En dan bemoeilijkte ook nog de geografie van het rampgebied de toevoer van hulpgoederen. Oost-Japan is een langgerekte, smalle, onherbergzame strook van zo’n 200 kilometer breed, omringd door zee. Aanvoer via de oostkust was vrijwel onmogelijk doordat alle havens verwoest waren. Drijvende eilanden van puin maakten de kust onveilig voor nagenoeg alle schepen, behalve speciale vaartuigen van de Japanse en de Amerikaanse marine. Doordat de westkust veel minder ontwikkeld is, zijn de havens daar niet echt een alternatief. Een bergkam snijdt het gebied in tweeën. Wegen en spoorverbindingen lopen vrijwel allemaal parallel aan de bergen en de kust. Slechts weinig wegen doorsnijden het berggebied, en verscheidene daarvan zijn ook nog eens gesloten door sneeuw of lawines. De hulp moest dus –over binnenwegen of een enkele snelweg die nog bruikbaar was– komen vanuit Tokio in het zuiden of Hokkaido in het noorden. De tocht van Tokio naar Sendai, een afstand van 300 kilometer, nam via de binnenwegen aanvankelijk achttien uur in beslag.

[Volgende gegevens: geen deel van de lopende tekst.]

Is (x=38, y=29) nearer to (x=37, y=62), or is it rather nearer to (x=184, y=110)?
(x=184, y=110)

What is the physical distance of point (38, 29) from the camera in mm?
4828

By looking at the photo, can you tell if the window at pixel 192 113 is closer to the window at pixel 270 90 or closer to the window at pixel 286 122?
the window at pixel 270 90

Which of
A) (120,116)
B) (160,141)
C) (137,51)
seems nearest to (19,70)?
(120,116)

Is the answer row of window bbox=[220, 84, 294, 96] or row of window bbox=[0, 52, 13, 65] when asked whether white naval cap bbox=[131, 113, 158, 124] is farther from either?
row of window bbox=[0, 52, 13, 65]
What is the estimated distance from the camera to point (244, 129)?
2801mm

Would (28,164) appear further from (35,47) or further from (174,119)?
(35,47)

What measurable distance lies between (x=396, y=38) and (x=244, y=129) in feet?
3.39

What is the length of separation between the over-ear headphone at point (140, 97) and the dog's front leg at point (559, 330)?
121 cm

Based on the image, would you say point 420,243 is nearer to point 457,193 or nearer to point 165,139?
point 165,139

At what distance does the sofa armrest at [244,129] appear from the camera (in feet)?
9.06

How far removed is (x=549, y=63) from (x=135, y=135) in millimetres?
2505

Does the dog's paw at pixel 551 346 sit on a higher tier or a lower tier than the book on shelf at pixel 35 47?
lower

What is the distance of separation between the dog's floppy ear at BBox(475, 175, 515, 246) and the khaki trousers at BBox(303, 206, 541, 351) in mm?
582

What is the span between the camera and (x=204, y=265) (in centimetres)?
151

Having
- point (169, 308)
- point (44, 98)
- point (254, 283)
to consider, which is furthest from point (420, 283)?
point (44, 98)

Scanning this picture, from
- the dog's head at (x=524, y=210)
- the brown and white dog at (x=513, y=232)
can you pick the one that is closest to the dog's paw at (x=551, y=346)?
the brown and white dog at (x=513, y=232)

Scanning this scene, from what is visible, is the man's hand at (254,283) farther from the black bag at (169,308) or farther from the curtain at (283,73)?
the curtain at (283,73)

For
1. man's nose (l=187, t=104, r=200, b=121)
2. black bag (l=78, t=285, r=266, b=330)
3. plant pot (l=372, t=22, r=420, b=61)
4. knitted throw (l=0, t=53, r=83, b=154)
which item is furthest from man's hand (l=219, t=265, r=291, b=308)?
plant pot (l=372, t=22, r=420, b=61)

Benzine was in het hele gebied ten noorden van Tokio amper te krijgen. Zelfs in gebieden die niet door de aardbeving en de tsunami waren getroffen stonden kilometerslange rijen auto’s voor de weinige tankstations die nog open waren, vaak voor maar een klein beetje benzine.
„Dit was voornamelijk een distributieprobleem”, zegt Yoshikazu Kobayashi, hoofd van de oliegroep bij het Instituut van Energie en Economie Japan. „Er was voldoende olie in geheel Japan, maar veel tankwagens, tankstations, raffinaderijen en olieterminals in het rampgebied waren zwaar beschadigd of verwoest.” Zes olieraffinaderijen kwamen stil te liggen. De raffinaderij in Sendai, die 145.000 vaten per dag produceerde, raakte zo zwaar beschadigd dat ze op zijn vroegst volgend jaar weer in productie komt. „Zo’n twee derde van de olieraffinage van Oost-Japan was getroffen”, legt Kobayashi uit. „Dat is ongeveer een derde van de totale capaciteit.”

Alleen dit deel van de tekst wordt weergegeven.